I commented previously about replacing peer-review with validation by reproducibility
but now I want to concentrate on this quote, which, according to the author of the article,  has been made by “Georgina Mace, professor of biodiversity and ecosystems at University College London”.This is the pro argument in favour of the actual peer review system. Opposed to it, and main subject of the article, is”Richard Smith, who edited the BMJ between 1991 and 2004, told the Royal Society’s Future of Scholarly Scientific Communication conference on 20 April that there was no evidence that pre-publication peer review improved papers or detected errors or fraud.”

I am very much convinced by this, but let’s think coldly.

Pro peer review is that a majority of peer reviewed articles is formed by correct articles, while a majority of  “the blogosphere [is] consisting of an unnavigable mass of articles, most of which were “wrong or misleading””.

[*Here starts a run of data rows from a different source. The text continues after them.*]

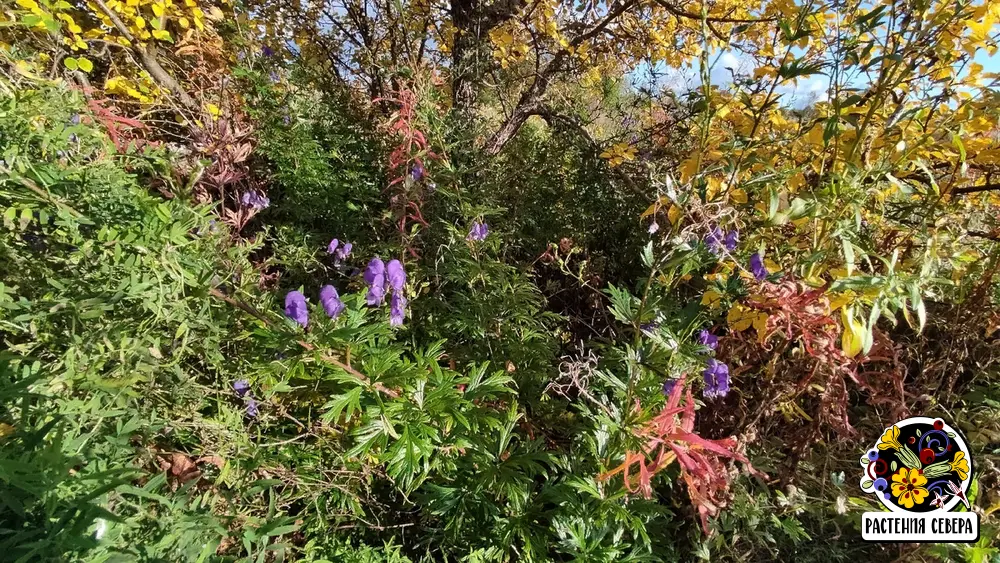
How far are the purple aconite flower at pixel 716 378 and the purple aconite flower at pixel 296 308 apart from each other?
3.43ft

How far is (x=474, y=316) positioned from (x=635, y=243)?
944 millimetres

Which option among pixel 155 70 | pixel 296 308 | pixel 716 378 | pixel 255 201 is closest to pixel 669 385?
pixel 716 378

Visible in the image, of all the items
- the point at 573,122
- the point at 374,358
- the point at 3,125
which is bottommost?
the point at 374,358

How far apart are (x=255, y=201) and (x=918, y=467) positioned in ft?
8.67

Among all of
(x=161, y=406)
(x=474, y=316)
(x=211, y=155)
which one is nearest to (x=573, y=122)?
(x=474, y=316)

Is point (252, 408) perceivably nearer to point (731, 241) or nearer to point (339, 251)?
point (339, 251)

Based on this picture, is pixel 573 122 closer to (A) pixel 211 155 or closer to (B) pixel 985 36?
(B) pixel 985 36

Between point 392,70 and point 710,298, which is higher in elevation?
point 392,70

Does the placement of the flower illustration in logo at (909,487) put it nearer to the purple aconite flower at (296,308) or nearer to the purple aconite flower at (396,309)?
the purple aconite flower at (396,309)

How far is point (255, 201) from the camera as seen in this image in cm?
230

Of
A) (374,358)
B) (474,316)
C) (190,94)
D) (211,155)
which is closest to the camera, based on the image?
(374,358)

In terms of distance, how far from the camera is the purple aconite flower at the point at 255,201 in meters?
2.26

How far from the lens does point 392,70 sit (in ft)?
7.84

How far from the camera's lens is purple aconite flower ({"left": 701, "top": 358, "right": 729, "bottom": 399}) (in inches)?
53.7
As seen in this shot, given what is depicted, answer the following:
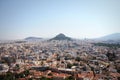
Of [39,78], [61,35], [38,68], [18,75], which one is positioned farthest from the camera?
[61,35]

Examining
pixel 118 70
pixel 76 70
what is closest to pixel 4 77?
pixel 76 70

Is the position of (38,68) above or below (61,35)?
below

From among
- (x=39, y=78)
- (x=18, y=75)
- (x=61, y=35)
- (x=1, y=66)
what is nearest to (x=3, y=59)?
(x=1, y=66)

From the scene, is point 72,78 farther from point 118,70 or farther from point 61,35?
point 61,35

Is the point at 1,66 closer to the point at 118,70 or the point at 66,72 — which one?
the point at 66,72

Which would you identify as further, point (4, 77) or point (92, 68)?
point (92, 68)

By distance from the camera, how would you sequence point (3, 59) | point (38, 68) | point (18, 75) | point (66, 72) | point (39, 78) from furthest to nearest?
point (3, 59) → point (38, 68) → point (66, 72) → point (18, 75) → point (39, 78)

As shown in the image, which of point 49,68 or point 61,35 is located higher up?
point 61,35

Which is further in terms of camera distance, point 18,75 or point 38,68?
point 38,68

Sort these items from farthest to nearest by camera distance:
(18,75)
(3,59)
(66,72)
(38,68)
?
1. (3,59)
2. (38,68)
3. (66,72)
4. (18,75)
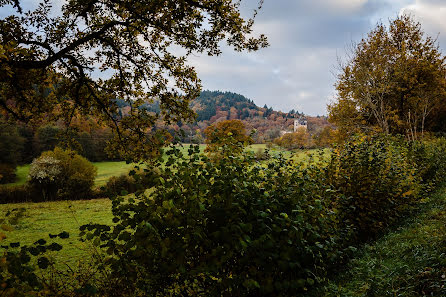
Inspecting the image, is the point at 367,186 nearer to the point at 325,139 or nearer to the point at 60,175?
the point at 325,139

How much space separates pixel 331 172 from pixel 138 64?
21.8 feet

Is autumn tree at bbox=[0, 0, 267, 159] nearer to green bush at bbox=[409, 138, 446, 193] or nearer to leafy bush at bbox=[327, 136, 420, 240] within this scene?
leafy bush at bbox=[327, 136, 420, 240]

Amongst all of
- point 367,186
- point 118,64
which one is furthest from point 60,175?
point 367,186

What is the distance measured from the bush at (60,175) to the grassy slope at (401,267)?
34.0 meters

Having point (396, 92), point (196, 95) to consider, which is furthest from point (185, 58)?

Contrary to peer review is that, according to “Richard Smith, who edited the BMJ between 1991 and 2004” :

“there was no evidence that pre-publication peer review improved papers or detected errors or fraud.”
“Referring to John Ioannidis’ famous 2005 paper “Why most published research findings are false”, Dr Smith said “most of what is published in journals is just plain wrong or nonsense”. […]
“If peer review was a drug it would never get on the market because we have lots of evidence of its adverse effects and don’t have evidence of its benefit.””
and moreover:

“peer review was too slow, expensive and burdensome on reviewers’ time. It was also biased against innovative papers and was open to abuse by the unscrupulous. He said science would be better off if it abandoned pre-publication peer review entirely and left it to online readers to determine “what matters and what doesn’t”.”

Which I interpret as confidence in the blogosphere-like medium.

Where is the truth? In the middle, as usual.

Here is my opinion, please form yours.

The new medium comes with new, relatively better means to do research. An important part of the research involves communication, and it is clear that the old system is already obsolete. It is kept artificially alive by authority and business interests.

However, it is also true that a majority of productions which are accessible via the new medium are of a very bad quality and unreliable.

To make another comparison, in the continuation of the one about the fall of academic painters and the rise of impressionists
a majority of the work of academic painters was good but not brilliant (reliable but not innovative enough), a majority of non academic painters produce crappy cute paintings which average people LOVE to see and comment about.
You can’t accuse a non affiliated painter that he shows his work in the same venue where you find all the cats, kids, wrinkled old people and cute places.

Science side, we live in a sea of crappy content which is loved by the average people.

The so  called attention economy consists mainly in shuffling this content from a place to another. This is because liking and sharing content is a different activity than creating content. Some new thinking is needed here as well, in order to pass over the old idea of scarce resources which are made available by sharing them.

It is difficult for a researcher, who is a particular species of a creator, to find other people willing to spend time not only to share original ideas (which are not liked because strange, by default), but also to invest  work into understanding it, into validating it, which is akin an act of creation.

That is why I believe that:
– there have to be social incentives for these researchers  (and that attention economy thinking is not helping this, being instead a vector of propagation for big budget PR and lolcats and life wisdom quotes)
– and that the creators of new scientific content have to provide as many as possible means for self-validation of their work.